**Task data:**
=-=-=

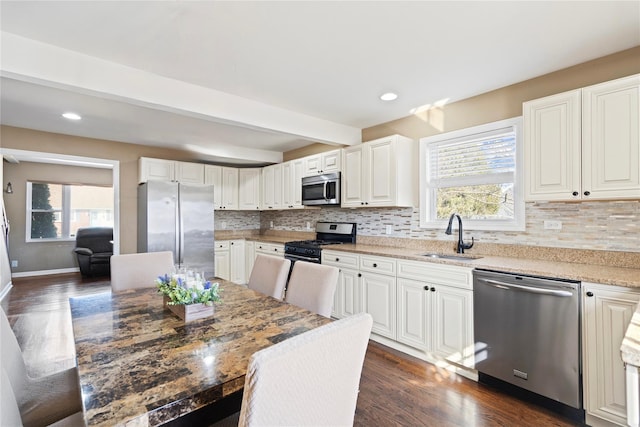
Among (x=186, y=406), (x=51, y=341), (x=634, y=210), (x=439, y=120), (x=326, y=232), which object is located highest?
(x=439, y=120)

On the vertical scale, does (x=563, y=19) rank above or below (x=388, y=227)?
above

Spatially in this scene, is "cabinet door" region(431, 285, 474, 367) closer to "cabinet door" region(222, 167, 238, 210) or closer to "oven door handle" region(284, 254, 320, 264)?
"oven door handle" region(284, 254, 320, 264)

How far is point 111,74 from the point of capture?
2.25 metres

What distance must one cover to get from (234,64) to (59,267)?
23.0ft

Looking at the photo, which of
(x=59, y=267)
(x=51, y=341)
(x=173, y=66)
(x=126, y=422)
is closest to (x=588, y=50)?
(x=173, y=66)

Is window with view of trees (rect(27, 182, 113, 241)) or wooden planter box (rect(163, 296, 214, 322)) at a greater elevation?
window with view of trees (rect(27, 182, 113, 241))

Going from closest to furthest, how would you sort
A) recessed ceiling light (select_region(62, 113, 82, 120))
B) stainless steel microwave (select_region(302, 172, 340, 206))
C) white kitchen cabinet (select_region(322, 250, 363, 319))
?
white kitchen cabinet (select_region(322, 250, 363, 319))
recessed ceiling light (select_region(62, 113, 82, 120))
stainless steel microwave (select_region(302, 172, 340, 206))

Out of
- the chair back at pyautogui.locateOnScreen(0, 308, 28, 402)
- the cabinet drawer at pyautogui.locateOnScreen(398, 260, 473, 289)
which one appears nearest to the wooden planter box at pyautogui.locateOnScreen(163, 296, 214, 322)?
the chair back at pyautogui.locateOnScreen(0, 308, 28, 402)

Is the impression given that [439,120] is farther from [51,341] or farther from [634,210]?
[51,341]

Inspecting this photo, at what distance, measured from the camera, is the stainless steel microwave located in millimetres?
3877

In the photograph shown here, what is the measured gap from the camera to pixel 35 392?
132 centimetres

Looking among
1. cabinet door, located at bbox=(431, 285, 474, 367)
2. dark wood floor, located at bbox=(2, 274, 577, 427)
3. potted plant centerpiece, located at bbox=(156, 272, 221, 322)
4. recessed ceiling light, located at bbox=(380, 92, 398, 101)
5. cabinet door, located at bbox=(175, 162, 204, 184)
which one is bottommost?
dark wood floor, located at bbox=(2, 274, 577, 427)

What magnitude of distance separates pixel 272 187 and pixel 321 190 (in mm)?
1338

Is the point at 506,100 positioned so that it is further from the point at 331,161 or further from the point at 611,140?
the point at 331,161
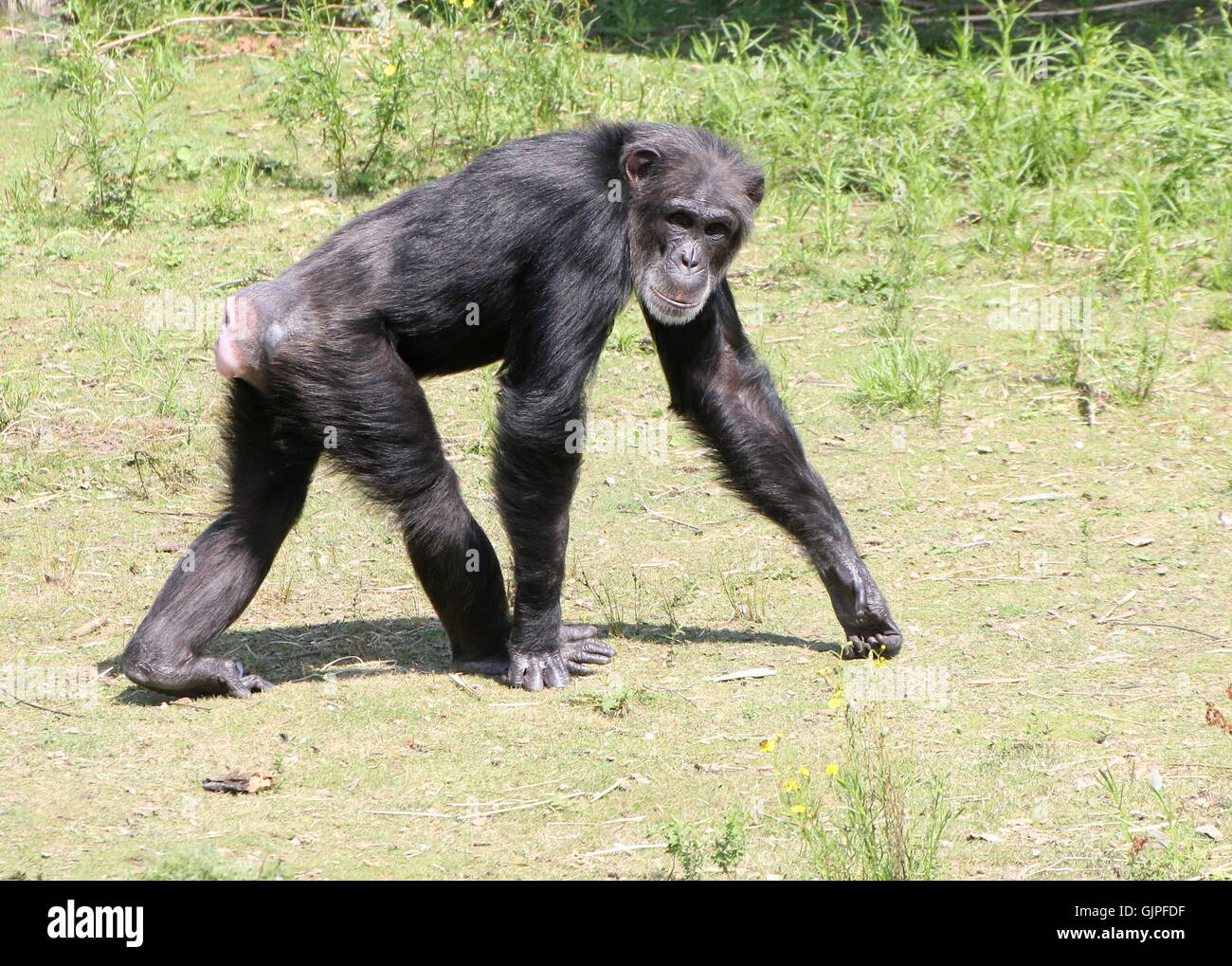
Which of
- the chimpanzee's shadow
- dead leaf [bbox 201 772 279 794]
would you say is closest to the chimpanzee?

=-=-=

**What you have to do:** Rewrite all the rows with "cabinet door" switched to "cupboard door" and nothing else changed. Leave the pictures out.

**Completed task:**
Among (x=186, y=406), (x=51, y=341), (x=634, y=210), (x=439, y=120), (x=326, y=232), which object is located highest?
(x=439, y=120)

On the vertical scale, does (x=563, y=19) rank above or below (x=388, y=227)?
above

Spatially in this scene, is "cupboard door" region(431, 285, 474, 367) closer to "cupboard door" region(222, 167, 238, 210) or closer to "oven door handle" region(284, 254, 320, 264)?
"oven door handle" region(284, 254, 320, 264)

How far is point 111,74 from the point of capture?
2.25 metres

What distance must one cover to get from (234,64) to (59,267)?
23.0ft

Looking at the photo, which of
(x=59, y=267)
(x=51, y=341)
(x=173, y=66)
(x=126, y=422)
is closest to (x=588, y=50)?
(x=173, y=66)

Is window with view of trees (rect(27, 182, 113, 241)) or wooden planter box (rect(163, 296, 214, 322)) at a greater elevation?
window with view of trees (rect(27, 182, 113, 241))

Going from closest to furthest, how would you sort
A) recessed ceiling light (select_region(62, 113, 82, 120))
B) stainless steel microwave (select_region(302, 172, 340, 206))
C) white kitchen cabinet (select_region(322, 250, 363, 319))
?
white kitchen cabinet (select_region(322, 250, 363, 319))
recessed ceiling light (select_region(62, 113, 82, 120))
stainless steel microwave (select_region(302, 172, 340, 206))

Out of
- the chair back at pyautogui.locateOnScreen(0, 308, 28, 402)
- the cabinet drawer at pyautogui.locateOnScreen(398, 260, 473, 289)
which one appears nearest to the wooden planter box at pyautogui.locateOnScreen(163, 296, 214, 322)?
the chair back at pyautogui.locateOnScreen(0, 308, 28, 402)

Is the impression given that [439,120] is farther from [51,341] or farther from [634,210]?
[51,341]

Inspecting this photo, at what distance, measured from the camera, is the stainless steel microwave located in millimetres?
3877

In the photograph shown here, what is the measured gap from the camera to pixel 35 392?
132 centimetres

Looking among
1. cupboard door, located at bbox=(431, 285, 474, 367)
2. dark wood floor, located at bbox=(2, 274, 577, 427)
3. potted plant centerpiece, located at bbox=(156, 272, 221, 322)
4. recessed ceiling light, located at bbox=(380, 92, 398, 101)
5. cupboard door, located at bbox=(175, 162, 204, 184)
which one is bottommost?
dark wood floor, located at bbox=(2, 274, 577, 427)

What magnitude of distance separates pixel 272 187 and pixel 321 190 (in mm)?
1338

Is the point at 506,100 positioned so that it is further from the point at 331,161 or further from the point at 611,140?
the point at 331,161
Which of
- the chimpanzee's shadow
- dead leaf [bbox 201 772 279 794]
would you say is closest to the chimpanzee?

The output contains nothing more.